You are viewing a plain text version of this content. The canonical link for it is here.

Posted to user@ignite.apache.org by breischl <br...@gmail.com> on 2018/07/01 15:44:26 UTC

Re: Deadlock during cache loading

@DaveHarvey, I'll look at that tomorrow. Seems potentially complicated, but
if that's what has to happen we'll figure it out. 

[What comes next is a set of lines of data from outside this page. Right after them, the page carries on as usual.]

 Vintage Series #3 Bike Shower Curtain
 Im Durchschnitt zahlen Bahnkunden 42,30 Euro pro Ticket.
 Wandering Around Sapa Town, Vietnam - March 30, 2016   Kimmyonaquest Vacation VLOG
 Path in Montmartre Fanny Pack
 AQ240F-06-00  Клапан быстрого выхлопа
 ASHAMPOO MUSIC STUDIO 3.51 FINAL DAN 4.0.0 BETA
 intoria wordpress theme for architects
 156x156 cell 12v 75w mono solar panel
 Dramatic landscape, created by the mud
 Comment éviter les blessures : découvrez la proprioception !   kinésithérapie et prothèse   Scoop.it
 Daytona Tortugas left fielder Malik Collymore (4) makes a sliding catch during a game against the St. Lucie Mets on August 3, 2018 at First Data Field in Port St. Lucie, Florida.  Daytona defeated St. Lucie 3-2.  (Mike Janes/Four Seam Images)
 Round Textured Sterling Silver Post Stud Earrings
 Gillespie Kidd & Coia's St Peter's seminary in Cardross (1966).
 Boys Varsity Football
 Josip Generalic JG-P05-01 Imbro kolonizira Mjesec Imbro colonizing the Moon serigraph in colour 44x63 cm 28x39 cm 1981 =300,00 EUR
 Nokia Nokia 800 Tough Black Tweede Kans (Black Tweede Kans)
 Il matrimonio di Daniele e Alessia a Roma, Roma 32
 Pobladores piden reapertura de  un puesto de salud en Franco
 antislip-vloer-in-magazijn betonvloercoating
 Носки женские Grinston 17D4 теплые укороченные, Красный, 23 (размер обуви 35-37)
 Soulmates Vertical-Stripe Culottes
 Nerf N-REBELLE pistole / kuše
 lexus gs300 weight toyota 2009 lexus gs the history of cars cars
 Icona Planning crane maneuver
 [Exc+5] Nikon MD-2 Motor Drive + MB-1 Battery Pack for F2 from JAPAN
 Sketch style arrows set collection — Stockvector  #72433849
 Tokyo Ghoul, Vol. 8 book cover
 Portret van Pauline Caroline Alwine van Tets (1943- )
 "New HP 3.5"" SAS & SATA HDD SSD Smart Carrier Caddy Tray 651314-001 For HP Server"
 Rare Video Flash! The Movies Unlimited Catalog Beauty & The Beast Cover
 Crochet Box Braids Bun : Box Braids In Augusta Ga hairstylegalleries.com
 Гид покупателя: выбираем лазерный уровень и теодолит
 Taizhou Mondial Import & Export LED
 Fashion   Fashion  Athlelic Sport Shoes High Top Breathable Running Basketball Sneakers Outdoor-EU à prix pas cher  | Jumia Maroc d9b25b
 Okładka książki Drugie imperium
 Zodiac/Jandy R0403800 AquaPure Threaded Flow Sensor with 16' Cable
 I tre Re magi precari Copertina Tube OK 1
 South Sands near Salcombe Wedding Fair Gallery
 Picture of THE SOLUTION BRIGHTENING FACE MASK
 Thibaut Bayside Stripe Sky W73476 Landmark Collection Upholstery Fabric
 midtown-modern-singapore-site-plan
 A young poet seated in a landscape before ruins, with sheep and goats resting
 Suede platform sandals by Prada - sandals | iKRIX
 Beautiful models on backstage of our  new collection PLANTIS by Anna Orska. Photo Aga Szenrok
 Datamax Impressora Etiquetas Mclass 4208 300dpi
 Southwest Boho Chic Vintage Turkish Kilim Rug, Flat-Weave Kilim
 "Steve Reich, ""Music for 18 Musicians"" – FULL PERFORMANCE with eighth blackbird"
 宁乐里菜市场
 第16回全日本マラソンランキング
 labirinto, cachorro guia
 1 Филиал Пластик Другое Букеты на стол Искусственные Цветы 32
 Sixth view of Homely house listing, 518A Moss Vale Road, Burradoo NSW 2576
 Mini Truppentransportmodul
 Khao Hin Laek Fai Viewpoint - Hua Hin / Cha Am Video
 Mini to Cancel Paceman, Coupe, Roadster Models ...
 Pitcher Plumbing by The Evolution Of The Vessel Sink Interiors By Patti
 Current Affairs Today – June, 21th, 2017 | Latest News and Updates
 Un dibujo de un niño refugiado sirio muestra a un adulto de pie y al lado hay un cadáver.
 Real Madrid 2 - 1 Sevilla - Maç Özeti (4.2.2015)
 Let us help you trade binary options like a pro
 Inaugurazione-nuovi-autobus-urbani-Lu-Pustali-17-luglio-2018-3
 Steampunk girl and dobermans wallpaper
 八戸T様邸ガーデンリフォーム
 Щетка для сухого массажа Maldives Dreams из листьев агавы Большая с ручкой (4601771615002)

Interestingly, cutting the cluster to half as many nodes (by reducing the
number of backups) seems to have resolved the issue. Is there a guideline
for how large a cluster should be? 

We were running a single 44-node cluster, with 3 data backups (4 total
copies) and hitting the issue consistently. I switched to running two
separate clusters, each with 22 nodes using 1 data backup (2 total copies).
The smaller clusters seem to work perfectly every time, though I haven't
tried them as much.


@smovva - We're still actively experimenting with instance and cluster
sizing. We were running on c4.4xl instances. However we were barely using
the CPUs, but consistently have memory issues (using a 20GB heap, plus a bit
of off-heap). We just switched to r4.2xl instances which is working better
for us so far, and is a bit cheaper. However I would imagine that the
optimal size depends on your use case - it's basically a tradeoff between
the memory, CPU, networking and operational cost requirements of your use
case. 



--
Sent from: http://apache-ignite-users.70518.x6.nabble.com/

Re: Deadlock during cache loading

Posted by David Harvey <dh...@jobcase.com>.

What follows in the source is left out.